It has been suggested that this is somehow a violation of academic freedom because something a guy wrote for his PhD got him fired.
If the message here is that you can't examine controversial ideas in academia, then we all lose.
— Gartenstein-Ross (@DaveedGR) May 10, 2013
There are many issues here, but I just want to focus on one--what is meant by academic freedom? Well, first, the guy was able to get his controversial dissertation approved, so that is one bit of evidence that one can examine controversial ideas in academia. More importantly, academic freedom exists in the academy. If you leave the academy, do not expect that freedom to come with you. That is one reason why we professors tolerate low wages--the job security that comes with the low wages and heaps of uncertainty upfront is compensated by the academic freedom that comes with tenure. And there are plenty of folks using that freedom to say all kinds of controversial things, like the Boston bombings were a false flag operation.

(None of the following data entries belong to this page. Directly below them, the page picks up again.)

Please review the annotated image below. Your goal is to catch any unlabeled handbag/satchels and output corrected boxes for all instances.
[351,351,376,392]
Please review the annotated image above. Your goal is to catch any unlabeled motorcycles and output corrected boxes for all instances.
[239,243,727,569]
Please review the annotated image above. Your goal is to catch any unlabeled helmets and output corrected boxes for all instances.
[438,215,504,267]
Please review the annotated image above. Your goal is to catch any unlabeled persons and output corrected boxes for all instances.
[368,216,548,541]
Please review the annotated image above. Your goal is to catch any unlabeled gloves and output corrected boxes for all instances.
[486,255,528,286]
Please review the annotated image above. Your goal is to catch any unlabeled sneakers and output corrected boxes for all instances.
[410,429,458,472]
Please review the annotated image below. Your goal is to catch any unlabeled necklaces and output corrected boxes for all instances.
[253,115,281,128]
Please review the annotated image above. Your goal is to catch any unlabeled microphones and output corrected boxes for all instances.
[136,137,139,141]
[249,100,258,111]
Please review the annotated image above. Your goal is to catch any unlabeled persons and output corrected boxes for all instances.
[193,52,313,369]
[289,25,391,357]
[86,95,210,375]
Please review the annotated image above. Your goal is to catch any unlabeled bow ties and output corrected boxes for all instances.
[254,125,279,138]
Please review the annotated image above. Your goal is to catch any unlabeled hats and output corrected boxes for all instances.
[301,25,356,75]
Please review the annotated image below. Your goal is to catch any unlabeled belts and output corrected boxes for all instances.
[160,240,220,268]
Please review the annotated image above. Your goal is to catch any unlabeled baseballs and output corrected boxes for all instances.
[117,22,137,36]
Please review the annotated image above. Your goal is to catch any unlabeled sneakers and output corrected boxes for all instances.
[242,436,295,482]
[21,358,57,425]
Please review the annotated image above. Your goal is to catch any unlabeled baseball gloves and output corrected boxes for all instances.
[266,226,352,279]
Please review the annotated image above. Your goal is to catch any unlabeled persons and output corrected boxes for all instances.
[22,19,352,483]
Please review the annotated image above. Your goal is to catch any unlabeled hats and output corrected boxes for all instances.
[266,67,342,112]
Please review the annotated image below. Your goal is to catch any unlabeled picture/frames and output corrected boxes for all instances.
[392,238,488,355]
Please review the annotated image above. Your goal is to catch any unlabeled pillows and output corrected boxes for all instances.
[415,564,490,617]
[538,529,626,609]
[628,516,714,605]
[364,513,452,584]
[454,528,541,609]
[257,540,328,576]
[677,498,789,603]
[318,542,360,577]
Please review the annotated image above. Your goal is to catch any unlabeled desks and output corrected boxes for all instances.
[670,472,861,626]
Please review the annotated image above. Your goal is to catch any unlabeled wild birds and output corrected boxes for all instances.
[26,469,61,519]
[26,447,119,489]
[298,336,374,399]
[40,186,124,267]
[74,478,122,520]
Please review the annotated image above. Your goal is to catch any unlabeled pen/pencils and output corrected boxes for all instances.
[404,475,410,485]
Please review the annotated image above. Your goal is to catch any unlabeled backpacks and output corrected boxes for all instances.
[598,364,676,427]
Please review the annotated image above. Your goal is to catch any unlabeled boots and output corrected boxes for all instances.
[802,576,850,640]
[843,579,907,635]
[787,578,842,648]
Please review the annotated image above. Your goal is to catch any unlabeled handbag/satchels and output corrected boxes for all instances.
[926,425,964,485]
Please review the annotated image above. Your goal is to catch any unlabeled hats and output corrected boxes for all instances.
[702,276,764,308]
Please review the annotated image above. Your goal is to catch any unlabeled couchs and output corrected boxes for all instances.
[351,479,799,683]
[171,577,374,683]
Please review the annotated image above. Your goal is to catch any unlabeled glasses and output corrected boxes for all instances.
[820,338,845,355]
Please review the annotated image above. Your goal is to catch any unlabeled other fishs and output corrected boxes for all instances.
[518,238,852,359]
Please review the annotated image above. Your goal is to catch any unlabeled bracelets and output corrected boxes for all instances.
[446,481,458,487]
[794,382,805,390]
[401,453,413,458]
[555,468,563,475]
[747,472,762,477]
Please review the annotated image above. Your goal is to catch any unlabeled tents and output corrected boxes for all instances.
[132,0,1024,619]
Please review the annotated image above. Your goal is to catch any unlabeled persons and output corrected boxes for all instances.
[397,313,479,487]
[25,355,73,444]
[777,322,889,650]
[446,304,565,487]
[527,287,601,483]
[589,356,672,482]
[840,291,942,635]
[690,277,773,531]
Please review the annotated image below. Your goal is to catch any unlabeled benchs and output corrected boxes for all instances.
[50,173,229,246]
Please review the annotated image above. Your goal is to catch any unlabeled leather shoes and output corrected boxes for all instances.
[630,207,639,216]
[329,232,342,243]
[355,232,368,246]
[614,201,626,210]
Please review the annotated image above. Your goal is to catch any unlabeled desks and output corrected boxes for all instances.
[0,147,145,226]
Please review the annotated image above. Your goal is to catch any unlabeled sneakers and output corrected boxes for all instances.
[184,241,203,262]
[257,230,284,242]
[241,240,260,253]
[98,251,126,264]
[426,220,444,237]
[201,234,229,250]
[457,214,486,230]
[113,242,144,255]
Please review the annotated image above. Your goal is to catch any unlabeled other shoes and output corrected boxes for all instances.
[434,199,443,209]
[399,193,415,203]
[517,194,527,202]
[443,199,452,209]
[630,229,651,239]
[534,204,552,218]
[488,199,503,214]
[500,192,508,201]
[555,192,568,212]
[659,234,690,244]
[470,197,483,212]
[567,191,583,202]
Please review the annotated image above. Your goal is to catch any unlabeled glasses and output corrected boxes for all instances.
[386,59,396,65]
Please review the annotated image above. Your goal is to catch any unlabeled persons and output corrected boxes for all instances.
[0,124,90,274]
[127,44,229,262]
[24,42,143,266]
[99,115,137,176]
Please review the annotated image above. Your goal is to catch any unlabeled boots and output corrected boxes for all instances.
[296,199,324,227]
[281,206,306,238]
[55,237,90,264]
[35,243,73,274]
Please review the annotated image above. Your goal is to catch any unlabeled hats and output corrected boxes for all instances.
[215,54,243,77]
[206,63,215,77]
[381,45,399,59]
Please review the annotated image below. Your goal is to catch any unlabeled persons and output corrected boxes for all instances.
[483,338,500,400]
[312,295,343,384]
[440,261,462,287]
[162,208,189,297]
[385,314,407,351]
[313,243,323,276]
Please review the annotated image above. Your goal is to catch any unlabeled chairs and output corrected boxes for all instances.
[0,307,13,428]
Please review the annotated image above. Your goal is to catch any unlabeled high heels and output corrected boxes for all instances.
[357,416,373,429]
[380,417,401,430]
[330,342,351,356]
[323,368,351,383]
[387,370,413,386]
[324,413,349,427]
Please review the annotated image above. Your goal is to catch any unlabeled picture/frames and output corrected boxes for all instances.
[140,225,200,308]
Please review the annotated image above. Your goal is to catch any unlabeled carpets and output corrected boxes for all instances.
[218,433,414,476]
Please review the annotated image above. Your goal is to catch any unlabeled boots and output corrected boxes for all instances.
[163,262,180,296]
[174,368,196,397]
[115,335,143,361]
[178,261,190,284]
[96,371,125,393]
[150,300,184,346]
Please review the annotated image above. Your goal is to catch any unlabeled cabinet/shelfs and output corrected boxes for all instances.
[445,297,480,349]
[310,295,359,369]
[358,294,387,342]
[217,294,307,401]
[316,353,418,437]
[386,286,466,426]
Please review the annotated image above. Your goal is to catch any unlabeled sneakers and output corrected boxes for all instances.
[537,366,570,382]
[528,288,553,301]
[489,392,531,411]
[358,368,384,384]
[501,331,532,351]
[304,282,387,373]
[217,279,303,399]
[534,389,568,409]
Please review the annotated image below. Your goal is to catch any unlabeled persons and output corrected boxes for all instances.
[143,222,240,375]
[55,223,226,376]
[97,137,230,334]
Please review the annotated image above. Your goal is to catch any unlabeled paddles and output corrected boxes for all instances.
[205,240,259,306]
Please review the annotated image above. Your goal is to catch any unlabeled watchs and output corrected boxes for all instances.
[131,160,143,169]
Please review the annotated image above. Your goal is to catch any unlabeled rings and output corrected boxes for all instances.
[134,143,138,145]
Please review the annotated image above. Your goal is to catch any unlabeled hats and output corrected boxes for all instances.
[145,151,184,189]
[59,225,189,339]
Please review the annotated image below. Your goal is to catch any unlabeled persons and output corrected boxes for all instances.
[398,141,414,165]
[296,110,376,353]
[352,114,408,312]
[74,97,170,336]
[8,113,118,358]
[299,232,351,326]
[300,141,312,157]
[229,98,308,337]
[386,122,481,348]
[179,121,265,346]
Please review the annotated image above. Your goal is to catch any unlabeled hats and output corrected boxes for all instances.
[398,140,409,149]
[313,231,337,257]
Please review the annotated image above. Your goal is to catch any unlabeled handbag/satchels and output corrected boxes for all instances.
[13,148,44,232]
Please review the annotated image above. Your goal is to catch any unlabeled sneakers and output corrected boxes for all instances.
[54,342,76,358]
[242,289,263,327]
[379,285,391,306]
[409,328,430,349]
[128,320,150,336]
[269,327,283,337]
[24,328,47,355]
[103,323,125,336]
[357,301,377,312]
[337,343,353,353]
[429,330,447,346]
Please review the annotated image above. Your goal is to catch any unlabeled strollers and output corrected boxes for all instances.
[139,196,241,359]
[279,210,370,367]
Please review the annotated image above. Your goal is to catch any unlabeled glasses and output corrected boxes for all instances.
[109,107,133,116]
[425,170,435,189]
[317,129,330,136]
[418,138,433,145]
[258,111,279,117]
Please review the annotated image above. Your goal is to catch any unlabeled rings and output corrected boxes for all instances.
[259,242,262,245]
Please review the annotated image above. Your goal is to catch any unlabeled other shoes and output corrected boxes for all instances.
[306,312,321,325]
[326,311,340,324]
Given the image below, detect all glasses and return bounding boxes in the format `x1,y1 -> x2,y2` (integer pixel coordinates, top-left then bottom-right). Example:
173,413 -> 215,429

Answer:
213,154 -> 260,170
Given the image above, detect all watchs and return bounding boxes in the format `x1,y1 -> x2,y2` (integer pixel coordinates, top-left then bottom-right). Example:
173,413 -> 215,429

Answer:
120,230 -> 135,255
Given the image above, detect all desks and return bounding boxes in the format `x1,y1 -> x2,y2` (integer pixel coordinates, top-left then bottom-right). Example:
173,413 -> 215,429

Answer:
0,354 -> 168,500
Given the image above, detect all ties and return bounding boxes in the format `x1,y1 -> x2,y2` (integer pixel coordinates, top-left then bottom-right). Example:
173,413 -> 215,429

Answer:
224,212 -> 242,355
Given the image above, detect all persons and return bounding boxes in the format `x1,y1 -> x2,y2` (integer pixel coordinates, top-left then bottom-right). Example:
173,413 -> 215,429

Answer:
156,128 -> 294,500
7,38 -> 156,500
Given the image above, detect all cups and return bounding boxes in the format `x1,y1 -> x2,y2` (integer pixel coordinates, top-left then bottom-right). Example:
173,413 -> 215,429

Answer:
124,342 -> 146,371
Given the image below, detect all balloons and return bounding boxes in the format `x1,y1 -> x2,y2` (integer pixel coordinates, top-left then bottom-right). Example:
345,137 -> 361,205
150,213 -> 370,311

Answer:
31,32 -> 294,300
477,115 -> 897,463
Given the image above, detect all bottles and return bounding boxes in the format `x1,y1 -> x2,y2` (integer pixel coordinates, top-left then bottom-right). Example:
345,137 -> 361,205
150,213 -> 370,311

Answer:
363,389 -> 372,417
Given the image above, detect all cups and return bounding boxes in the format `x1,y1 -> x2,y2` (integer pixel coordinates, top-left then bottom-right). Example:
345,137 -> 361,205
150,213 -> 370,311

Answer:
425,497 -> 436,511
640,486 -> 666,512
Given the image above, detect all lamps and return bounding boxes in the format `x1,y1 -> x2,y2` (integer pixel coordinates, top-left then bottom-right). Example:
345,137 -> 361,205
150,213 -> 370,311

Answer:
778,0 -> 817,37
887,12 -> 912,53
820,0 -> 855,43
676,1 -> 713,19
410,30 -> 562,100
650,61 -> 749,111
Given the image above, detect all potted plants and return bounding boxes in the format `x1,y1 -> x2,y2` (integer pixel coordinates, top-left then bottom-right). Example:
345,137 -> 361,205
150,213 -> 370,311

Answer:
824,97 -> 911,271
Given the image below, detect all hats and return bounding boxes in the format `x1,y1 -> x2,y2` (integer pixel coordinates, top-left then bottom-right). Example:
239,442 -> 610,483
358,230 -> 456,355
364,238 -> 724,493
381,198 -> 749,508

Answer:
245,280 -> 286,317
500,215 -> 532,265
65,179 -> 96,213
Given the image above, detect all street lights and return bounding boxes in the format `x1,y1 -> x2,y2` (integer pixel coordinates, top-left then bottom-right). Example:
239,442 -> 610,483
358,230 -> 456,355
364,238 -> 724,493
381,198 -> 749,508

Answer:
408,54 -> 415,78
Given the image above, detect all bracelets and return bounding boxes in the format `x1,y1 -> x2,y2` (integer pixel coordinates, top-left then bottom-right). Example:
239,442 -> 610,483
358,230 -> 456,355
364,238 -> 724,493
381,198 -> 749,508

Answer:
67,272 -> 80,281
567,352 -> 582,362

But if you leave the academy, you leave that freedom behind but you take with you your record of research. So, it is not like Vegas, where what happens in Vegas stays in Vegas. Nope, what you say and do in the academy can follow you around. So, if you join a research center/think tank that cares about its image, it may dump you if your ideas from the past (and, let's be honest, this guy has not dumped his old ideas) come back to haunt them. I am not a fan of Heritage, but they are a think tank, they have an corporate identity. So, it is well within their right to hire and fire people based on whether their ideas fit with their corporate culture/strategy/whatever.
That it happened so quickly might suggest that there was a rush to judgment. The bigger point here is that if employers are going to look at people's facebook pages and twitter accounts to see if they are suitable hires, you would think that a think tank would take a look at least at the abstract of a dissertation before hiring someone to do .... research!
Anyhow, there is no violation of academic freedom here. You leave the academy, you lose the magic protections that come with the old buildings and the ivy on the walls and so forth.